Quote the whole Mozart study-day review below, word for word.

Exercise passage =

....

Simon Keefe & John Irving (fortepiano)

St Pancras Room, Kings Place, London, 16 April 2011

This study day, attended by a dozen people, was the second of only two events in the long running Kings Place Mozart Unwrapped series to draw attention to the keyboard instruments of Mozart's own times (for the first orchestral concert a fortepiano had been brought into service at the last moment).

Professor Simon Keefe took some two and a half hours telling us that Mozart was a prodigious performer from earliest age, illustrated by confirmatory contemporary correspondence and, by devoting most of his time to examination of minutiae in autograph scores of the piano concertos, he demonstrated that the mature Mozart was equally concerned with the orchestral parts, making virtuosic changes alongside a balance of expressive "virtu".

Small examples of changes in his surviving manuscripts, such as the one above, establish that he was equally concerned with technical and expressive aspects. All the musicians need to listen to each other for best results...

Some audience members (they seemed to be mostly elderly non professional music enthusiasts) told me afterwards that told me afterwards that they would have found it helpful to have had these cogent points illustrated with recordings to leaven the lecture*.

It had not been made clear in advance that John Irving's contribution (to include one concerto in Mozart's chamber version with a string quartet of Guildhall students) was to be confined to the afternoon. Because Prof. Keefe's morning session unfortunately overran (there being no chairman), John Irving's session started late and another commitment prevented me from staying for part of Irving's session.

It is unfortunate that consideration of appropriate instruments was otherwise excluded from the whole of the Mozart Unwrapped series and, indeed, that Kings Place still does not own a suitable fortepiano, because importing a wood-framed instruments for particular events entails acclimatisation and lengthy retuning [R].

Peter Grahame Woolf

* leavĀ·en tr.v. - - To pervade with a lightening, enlivening, or modifying influence [TheFreeDictionary].

....

Data section =
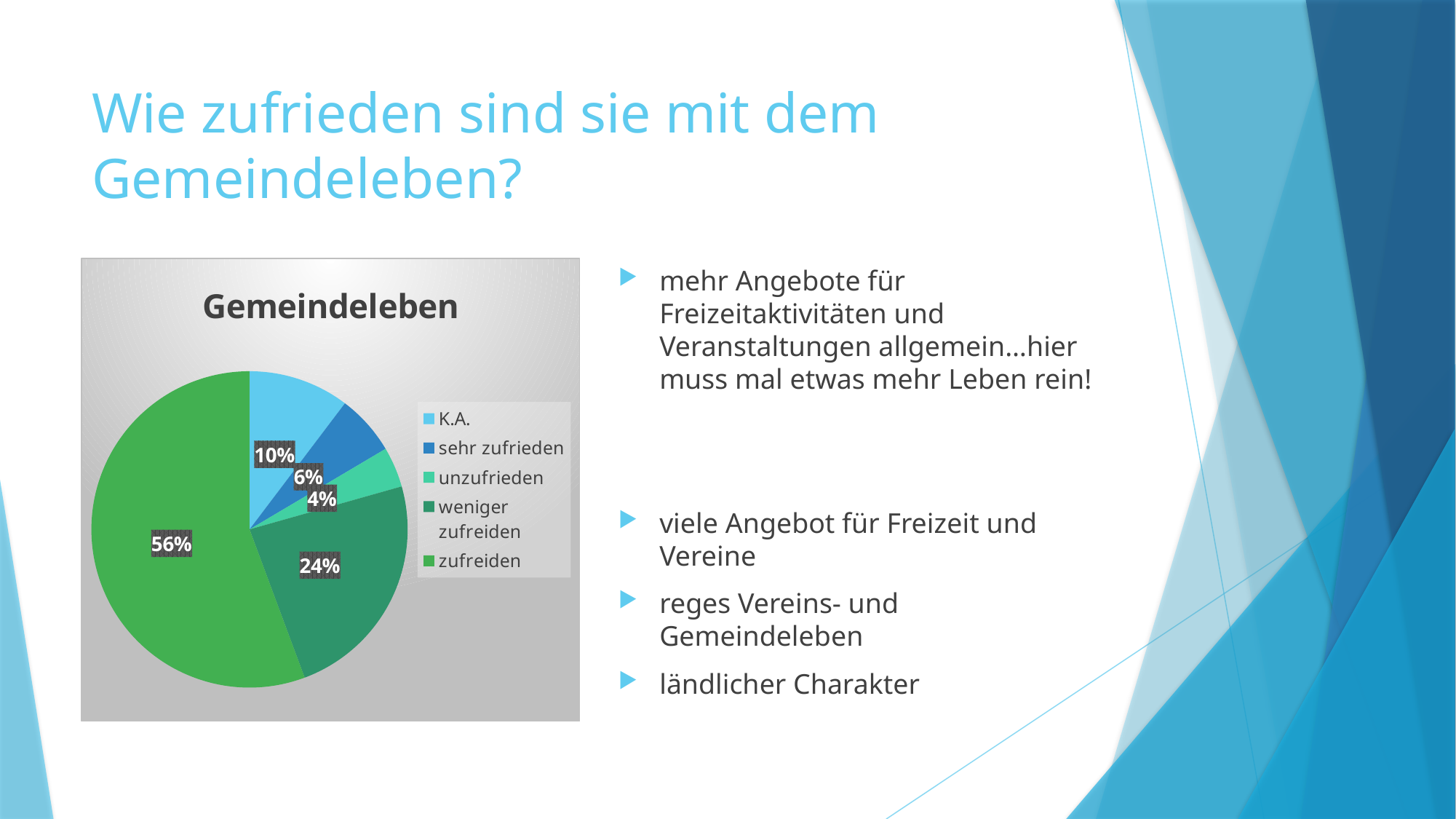
Which is larger, the slice for "K.A." or the slice for "sehr zufrieden"? K.A. What is the difference in percentage points between "zufreiden" and "weniger zufreiden"? 32 What is the title of the chart? Gemeindeleben How many categories does the legend list? 5 Which category has the largest slice of the pie? zufreiden What kind of chart is shown on the slide? Pie chart What share of the pie is labelled "weniger zufreiden"? 24% What share of the pie is labelled "zufreiden"? 56% What share of the pie is labelled "K.A."? 10% What share of the pie is labelled "sehr zufrieden"? 6% Which category has the smallest slice of the pie? unzufrieden What share of the pie is labelled "unzufrieden"? 4%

....

Answer section =
Simon Keefe & John Irving (fortepiano)

St Pancras Room, Kings Place, London, 16 April 2011

This study day, attended by a dozen people, was the second of only two events in the long running Kings Place Mozart Unwrapped series to draw attention to the keyboard instruments of Mozart's own times (for the first orchestral concert a fortepiano had been brought into service at the last moment).

Professor Simon Keefe took some two and a half hours telling us that Mozart was a prodigious performer from earliest age, illustrated by confirmatory contemporary correspondence and, by devoting most of his time to examination of minutiae in autograph scores of the piano concertos, he demonstrated that the mature Mozart was equally concerned with the orchestral parts, making virtuosic changes alongside a balance of expressive "virtu".

Small examples of changes in his surviving manuscripts, such as the one above, establish that he was equally concerned with technical and expressive aspects. All the musicians need to listen to each other for best results...

Some audience members (they seemed to be mostly elderly non professional music enthusiasts) told me afterwards that told me afterwards that they would have found it helpful to have had these cogent points illustrated with recordings to leaven the lecture*.

It had not been made clear in advance that John Irving's contribution (to include one concerto in Mozart's chamber version with a string quartet of Guildhall students) was to be confined to the afternoon. Because Prof. Keefe's morning session unfortunately overran (there being no chairman), John Irving's session started late and another commitment prevented me from staying for part of Irving's session.

It is unfortunate that consideration of appropriate instruments was otherwise excluded from the whole of the Mozart Unwrapped series and, indeed, that Kings Place still does not own a suitable fortepiano, because importing a wood-framed instruments for particular events entails acclimatisation and lengthy retuning [R].

Peter Grahame Woolf

* leavĀ·en tr.v. - - To pervade with a lightening, enlivening, or modifying influence [TheFreeDictionary].